--- Trecho ---
= = = = = = =

Guanaco Sombriana, Argentina, 30 de dezembro de 2013 (Terramérica).- Cansadas de verem a seca levar seus homens e matar seus animais, as mulheres de Guanaco Sombriana, um povoado do norte da Argentina, lutam por seu destino aproveitando uma árvore que até agora dava apenas sombra nessas paisagens áridas. O campo de futebol é um símbolo dessa região semiárida do departamento de Atamisqui, 120 quilômetros ao sul de Santiago del Estero, capital da província de mesmo nome.
Dois arcos de ramas secas marcam a vegetação rala de cactos e arbustos baixos sobre o solo branco e salitroso que se estende pelo distrito de aproximadamente dez mil habitantes. O campo de futebol vazio tem um significado igualmente desolador: os jogadores, maridos, irmãos, filhos e pais, voaram como trabalhadores “andorinhas”, desta vez para a colheita de milho e de mirtilo no sul do país.
“Cheguei a ficar sozinha com meus sete filhos até oito meses por ano. Para sobreviver criava vacas, cabritos, leitões e galinhas. Vendíamos e um pouco era para nosso consumo. Mas, como há dois anos enfrentamos uma seca, muitos animais morreram”, contou Graciela Sauco. Dizem que é a pior seca dos últimos dez anos. Não há dinheiro para forragem e os animais morrem diante da impotência de seus donos. São camponeses pobres, com terras de até 50 hectares, herdadas de seus antepassados e sem título de propriedade. Tampouco se pode, como antes, plantar abóbora e milho para os animais.
“Gostaria que meus filhos tivessem um trabalho melhor, para não terem de ir para tão longe”, disse Sauco, entre soluços. “O último filho foi hoje para a desflorada (de milho) em Buenos Aires. Vivem em pequenas casas pré-fabricadas, passam calor, dormem em catres”, lamentou Eleuteria Ledesma. Para as festas de fim de ano, “não tiveram permissão para viajar”, o que entristece mais as mulheres de Guanaco Sombriana.

= = = = = = =

--- Dados brutos ---
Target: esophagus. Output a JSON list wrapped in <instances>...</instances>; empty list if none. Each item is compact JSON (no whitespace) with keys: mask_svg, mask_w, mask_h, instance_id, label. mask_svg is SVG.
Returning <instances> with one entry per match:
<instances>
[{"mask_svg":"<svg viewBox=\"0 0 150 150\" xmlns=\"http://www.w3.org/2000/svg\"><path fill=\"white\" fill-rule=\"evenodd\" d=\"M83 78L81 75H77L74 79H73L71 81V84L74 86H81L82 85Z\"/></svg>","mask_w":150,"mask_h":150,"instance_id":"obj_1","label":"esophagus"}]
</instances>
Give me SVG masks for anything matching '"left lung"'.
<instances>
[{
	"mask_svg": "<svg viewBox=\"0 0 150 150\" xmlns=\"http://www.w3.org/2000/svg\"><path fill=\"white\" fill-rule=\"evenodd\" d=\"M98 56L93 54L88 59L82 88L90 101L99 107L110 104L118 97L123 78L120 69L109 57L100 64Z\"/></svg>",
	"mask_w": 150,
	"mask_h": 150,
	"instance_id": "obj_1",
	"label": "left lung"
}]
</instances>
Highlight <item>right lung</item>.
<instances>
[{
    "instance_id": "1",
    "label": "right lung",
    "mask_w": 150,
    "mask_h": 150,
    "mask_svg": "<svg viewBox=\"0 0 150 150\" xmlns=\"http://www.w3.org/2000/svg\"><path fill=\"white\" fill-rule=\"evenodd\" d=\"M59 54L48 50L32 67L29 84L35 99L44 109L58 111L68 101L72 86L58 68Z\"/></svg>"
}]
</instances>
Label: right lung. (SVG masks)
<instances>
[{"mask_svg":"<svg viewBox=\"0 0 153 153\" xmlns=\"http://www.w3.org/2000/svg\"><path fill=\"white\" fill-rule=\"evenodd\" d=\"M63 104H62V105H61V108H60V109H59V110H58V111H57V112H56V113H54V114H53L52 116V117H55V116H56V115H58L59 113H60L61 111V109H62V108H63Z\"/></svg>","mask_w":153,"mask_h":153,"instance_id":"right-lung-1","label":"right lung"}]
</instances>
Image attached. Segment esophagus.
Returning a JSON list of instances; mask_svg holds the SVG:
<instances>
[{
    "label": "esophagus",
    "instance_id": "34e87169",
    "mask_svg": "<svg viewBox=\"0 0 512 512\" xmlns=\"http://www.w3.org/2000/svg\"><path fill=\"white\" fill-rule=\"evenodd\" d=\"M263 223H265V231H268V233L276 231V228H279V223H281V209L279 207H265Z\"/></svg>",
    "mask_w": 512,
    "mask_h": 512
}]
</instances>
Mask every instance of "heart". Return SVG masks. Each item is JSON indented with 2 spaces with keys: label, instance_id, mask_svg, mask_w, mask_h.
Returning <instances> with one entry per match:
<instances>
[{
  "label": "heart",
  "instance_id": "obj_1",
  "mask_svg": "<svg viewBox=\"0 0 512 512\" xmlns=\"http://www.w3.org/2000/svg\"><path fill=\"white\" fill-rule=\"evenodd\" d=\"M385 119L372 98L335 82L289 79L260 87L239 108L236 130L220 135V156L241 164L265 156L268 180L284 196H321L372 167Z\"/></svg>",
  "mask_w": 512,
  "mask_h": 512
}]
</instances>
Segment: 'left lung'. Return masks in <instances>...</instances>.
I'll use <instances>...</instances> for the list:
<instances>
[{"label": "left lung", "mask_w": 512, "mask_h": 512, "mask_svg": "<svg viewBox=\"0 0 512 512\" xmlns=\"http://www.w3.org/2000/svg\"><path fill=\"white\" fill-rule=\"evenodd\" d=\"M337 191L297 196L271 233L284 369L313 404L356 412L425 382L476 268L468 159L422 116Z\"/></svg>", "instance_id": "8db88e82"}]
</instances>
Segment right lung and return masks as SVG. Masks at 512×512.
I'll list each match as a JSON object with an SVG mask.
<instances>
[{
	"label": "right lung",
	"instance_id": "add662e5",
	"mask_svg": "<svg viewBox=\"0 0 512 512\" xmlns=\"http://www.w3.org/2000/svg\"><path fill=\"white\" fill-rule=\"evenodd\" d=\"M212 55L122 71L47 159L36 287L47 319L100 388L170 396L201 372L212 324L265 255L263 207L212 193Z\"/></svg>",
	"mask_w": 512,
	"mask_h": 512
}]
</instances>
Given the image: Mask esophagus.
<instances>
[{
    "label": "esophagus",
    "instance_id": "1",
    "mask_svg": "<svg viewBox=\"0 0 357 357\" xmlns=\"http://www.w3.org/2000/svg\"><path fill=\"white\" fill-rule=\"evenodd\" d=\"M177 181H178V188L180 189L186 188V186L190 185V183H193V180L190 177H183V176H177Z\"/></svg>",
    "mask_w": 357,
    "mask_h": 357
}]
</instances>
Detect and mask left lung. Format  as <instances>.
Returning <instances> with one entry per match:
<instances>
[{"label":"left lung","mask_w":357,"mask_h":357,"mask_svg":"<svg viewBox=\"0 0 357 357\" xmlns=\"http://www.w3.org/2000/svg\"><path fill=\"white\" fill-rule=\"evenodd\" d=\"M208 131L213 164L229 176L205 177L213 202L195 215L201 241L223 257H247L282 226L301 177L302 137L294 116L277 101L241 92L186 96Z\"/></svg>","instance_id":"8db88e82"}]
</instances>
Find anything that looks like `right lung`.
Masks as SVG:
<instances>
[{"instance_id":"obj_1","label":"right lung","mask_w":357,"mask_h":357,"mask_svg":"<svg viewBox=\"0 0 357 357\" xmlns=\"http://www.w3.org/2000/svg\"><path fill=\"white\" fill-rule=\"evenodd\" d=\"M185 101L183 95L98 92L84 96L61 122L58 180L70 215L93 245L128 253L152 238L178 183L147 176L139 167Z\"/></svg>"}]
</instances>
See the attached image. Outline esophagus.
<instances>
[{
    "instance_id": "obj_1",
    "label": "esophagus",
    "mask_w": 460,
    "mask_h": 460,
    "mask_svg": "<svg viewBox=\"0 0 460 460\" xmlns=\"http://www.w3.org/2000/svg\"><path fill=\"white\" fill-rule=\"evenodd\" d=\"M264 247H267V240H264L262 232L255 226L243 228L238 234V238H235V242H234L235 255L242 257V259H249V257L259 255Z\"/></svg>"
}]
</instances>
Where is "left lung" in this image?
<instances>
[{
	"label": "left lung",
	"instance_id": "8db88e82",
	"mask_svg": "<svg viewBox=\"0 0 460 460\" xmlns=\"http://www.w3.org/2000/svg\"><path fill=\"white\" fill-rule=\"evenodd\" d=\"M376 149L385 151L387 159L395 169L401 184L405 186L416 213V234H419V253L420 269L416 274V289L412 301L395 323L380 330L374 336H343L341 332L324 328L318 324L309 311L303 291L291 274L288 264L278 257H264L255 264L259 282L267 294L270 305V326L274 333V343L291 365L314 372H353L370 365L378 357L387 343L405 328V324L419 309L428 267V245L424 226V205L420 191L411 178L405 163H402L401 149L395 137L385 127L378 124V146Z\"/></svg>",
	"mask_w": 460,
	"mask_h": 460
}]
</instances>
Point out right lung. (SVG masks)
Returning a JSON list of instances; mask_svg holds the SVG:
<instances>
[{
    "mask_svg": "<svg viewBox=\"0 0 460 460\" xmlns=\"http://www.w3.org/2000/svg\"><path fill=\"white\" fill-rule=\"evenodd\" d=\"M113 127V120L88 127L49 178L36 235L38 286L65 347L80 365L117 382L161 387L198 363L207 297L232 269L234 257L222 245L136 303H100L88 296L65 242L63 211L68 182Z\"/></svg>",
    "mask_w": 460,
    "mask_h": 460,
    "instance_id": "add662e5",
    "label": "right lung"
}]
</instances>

= = = = = = =

--- Tarefa proposta ---
Você pode retomar a reportagem sobre a seca em Guanaco Sombriana e continuá-la a partir do ponto em que termina?

--- Resultado da tarefa ---
Entretanto, agora têm uma esperança. Há uma década se organizaram na Associação de Pequenos Produtores das Salinas Atamisquenhas (APPSA Guanaco), hoje integrada por 80 famílias dessa aldeia de 566 habitantes. O começo foi difícil, recordou Lastenio Castaño, assessor técnico da Subsecretaria de Agricultura Familiar do Ministério de Agricultura, Pecuária e Pesca da Argentina.
“Não há água, às vezes nem para consumo das pessoas, menos ainda para os animais ou cultivos. Aqui só o que sobrevive é o gado caprino”, explicou Castaño. Contudo, “apesar de ser um animal muito aguerrido, nesses últimos anos houve muita mortalidade”. A biodiversidade do monte (bosque de arbustos baixos) tampouco ajuda para se “empreender alguma questão produtiva. Há pouquíssima variedade de espécies”, detalhou ao Terramérica.
Os camponeses tinham a ilusão de que o galpão de adobe que construíram fosse “um lugar para armazenar frutos do monte e grãos para fazer um alimento balanceado para seus animais”, pontuou Castaño. A APPSA, com apoio da Subsecretaria e da Unidade para a Mudança Rural (Ucar), também tem um pequeno moinho para extrair farinha das vagens de alfarroba branca (Prosopis alba) e negra (Prosopis nigra), típicas da região e presentes até nas canções de folclore santiaguinas. As vagens são usadas em Guanaco Sombriana como alimento do gado em épocas críticas.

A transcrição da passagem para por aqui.